I find this process of grief and loss a jumbled stew — it’s painful, excruciating, fascinating, illuminating, healing and deeply depressing. I know I am shedding things no longer needed during this crucible-like process. I will become clearer, more alive. I’m certain. But for now, the fog wafts around my brain and obscures my vision, for the pain of this loss is unspeakable, after my sister Diana’s violent act of suicide. I am showing up for this process, though. That, I feel, is very important and I think shows courage. Because I often feel upside down (though I mostly stay strapped in).

I loved a phrase I read in a book last night, “holding oneself… in the face of some emotional wind,” describing a character who had survived an intense and threatening experience (Peter Heller, The River).
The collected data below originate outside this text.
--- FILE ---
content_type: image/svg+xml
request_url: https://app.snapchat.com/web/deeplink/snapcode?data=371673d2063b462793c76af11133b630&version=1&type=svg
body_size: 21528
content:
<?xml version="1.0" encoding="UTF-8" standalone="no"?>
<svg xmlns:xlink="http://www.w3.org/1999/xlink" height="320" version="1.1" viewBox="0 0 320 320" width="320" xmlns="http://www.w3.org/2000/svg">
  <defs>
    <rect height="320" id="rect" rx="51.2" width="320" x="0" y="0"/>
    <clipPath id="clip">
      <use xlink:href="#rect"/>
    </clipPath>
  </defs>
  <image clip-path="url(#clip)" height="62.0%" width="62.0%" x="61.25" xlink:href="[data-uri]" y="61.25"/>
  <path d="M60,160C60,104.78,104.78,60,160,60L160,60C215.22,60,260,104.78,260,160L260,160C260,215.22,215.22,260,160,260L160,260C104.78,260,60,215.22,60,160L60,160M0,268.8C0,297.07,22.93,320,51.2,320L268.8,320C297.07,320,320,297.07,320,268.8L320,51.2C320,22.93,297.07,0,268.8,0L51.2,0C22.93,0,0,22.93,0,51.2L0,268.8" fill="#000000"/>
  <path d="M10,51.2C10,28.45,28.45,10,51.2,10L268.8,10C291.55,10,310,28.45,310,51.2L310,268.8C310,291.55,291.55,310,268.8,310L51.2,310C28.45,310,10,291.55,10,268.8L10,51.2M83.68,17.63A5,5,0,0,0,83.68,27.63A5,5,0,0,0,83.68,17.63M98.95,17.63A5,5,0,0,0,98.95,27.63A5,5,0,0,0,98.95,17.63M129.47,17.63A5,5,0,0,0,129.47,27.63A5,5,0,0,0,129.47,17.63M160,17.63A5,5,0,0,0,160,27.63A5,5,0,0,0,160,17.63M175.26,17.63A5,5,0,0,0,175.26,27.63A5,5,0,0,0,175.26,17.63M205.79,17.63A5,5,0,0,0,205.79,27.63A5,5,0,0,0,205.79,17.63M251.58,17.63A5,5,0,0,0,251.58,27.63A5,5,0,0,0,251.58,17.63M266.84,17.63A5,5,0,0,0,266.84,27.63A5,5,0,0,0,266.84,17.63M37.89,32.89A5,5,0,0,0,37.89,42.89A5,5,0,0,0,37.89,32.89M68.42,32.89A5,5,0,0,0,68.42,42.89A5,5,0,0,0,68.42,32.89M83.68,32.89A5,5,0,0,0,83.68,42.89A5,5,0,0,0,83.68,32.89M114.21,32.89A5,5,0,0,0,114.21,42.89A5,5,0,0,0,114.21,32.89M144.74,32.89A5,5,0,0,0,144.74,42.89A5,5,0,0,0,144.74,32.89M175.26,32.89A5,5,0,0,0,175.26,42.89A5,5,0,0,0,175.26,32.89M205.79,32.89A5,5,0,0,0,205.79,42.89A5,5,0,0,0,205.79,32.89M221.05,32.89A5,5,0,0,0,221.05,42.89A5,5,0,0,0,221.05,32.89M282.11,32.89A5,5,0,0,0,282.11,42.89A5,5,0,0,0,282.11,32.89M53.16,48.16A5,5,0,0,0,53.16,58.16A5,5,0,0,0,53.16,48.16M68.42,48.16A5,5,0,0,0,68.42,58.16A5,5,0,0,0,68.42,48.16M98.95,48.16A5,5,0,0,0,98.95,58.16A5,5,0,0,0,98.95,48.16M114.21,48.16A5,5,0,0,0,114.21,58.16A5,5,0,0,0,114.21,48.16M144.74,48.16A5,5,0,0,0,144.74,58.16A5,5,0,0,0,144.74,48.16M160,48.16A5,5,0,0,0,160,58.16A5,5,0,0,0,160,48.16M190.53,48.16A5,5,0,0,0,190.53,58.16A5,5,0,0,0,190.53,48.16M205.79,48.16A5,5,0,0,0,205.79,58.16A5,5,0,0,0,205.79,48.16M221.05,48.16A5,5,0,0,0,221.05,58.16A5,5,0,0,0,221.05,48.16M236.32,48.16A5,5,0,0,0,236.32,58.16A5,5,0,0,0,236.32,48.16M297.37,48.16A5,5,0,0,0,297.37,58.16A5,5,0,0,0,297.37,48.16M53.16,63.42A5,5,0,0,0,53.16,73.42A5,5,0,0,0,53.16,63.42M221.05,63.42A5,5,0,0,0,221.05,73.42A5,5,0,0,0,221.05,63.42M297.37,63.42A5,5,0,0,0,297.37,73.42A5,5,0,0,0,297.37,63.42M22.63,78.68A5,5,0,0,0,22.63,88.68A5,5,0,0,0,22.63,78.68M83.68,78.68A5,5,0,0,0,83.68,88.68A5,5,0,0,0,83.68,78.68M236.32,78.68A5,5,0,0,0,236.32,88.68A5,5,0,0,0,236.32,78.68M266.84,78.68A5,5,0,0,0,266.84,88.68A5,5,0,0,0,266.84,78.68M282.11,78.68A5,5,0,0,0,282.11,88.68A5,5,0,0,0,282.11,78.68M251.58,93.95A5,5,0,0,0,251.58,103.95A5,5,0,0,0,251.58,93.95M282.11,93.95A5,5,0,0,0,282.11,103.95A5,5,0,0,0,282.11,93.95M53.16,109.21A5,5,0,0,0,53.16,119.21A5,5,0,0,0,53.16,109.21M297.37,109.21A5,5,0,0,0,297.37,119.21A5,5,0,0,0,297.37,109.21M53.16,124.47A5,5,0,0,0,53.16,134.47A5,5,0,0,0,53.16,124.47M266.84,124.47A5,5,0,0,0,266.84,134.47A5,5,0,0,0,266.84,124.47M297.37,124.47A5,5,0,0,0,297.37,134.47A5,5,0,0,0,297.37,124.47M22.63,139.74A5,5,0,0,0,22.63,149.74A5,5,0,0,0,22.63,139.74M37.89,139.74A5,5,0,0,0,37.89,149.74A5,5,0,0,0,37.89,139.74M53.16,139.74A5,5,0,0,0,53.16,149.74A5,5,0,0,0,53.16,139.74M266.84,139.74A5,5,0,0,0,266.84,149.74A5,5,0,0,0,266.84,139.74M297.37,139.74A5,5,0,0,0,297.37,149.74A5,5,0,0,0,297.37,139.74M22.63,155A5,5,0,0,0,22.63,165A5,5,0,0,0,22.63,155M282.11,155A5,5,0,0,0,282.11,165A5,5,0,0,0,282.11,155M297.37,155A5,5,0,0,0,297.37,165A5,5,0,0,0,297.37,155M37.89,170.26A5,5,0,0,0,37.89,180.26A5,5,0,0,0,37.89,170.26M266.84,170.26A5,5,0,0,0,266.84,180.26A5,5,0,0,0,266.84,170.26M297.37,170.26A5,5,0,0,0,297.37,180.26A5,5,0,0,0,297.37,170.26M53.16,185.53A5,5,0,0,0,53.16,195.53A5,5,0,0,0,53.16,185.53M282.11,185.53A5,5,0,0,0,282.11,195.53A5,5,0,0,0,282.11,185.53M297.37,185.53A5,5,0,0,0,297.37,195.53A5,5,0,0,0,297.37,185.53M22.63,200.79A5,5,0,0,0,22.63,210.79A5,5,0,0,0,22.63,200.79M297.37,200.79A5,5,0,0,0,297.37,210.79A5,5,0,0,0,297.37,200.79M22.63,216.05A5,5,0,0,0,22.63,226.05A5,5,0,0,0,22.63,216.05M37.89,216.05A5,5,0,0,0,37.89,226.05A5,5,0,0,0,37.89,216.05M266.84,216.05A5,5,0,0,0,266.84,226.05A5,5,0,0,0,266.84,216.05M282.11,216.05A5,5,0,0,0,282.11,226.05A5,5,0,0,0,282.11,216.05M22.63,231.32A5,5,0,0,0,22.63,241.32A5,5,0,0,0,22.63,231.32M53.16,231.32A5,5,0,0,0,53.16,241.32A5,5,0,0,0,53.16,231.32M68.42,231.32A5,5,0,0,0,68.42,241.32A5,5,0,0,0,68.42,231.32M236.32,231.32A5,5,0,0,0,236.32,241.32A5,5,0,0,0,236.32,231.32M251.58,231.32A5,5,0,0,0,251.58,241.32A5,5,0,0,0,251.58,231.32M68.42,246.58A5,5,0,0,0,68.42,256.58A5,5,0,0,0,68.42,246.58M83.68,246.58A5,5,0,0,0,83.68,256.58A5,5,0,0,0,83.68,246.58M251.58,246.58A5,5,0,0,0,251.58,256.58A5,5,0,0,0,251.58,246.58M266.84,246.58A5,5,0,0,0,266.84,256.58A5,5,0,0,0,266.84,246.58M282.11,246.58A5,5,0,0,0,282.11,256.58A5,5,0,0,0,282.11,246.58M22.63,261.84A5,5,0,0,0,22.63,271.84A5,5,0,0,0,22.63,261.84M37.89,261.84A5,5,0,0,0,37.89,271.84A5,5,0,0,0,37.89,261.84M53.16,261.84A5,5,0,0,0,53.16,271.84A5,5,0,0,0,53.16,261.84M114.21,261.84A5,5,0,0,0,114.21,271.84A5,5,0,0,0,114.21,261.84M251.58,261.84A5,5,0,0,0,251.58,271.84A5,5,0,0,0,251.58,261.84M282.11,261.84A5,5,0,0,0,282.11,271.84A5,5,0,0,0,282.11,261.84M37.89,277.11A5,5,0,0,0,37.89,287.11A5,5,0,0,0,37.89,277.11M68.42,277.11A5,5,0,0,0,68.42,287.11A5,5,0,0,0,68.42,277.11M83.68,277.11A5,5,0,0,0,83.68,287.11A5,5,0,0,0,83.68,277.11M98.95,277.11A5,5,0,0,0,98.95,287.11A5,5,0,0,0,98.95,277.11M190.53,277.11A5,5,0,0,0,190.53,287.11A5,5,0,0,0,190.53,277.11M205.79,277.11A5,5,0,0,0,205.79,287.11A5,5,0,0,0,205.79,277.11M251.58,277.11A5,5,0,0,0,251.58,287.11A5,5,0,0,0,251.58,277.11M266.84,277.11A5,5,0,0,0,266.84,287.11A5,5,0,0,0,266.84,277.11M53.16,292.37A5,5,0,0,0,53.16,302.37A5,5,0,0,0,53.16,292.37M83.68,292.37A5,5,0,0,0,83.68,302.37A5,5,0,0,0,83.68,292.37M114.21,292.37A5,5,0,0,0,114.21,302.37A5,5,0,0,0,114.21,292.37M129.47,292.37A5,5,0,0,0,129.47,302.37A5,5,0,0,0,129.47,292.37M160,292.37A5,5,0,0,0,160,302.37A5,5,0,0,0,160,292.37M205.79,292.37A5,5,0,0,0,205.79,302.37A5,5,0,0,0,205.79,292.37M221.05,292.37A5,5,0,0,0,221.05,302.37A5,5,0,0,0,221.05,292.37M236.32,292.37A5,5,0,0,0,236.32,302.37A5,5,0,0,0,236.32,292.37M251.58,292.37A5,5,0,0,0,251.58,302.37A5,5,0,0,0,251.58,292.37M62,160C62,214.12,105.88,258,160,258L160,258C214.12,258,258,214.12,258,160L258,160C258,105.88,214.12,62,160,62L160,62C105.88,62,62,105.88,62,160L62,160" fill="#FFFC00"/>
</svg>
We are frightened, in our culture, of strong feelings. We want them to go away, and soon. But they need to be here, with us, moving around our hearts and minds and bodies until they have exhausted themselves (particularly since we’ve just been through a nightmare pandemic). I often have a hard time allowing myself to feel the grief — my brain says, “Buck up. You’re wallowing.” Or, “This is taking too long. You’re stuck.” Or, “Stop feeling sorry for yourself.” But reality is I am steeped in a profound process of loss, and it will take however long it takes, and I will stay present with the sorrows. I’m OK with that. And I side-step the harsh criticisms in my head that say I’ve lost my way. Because I haven’t.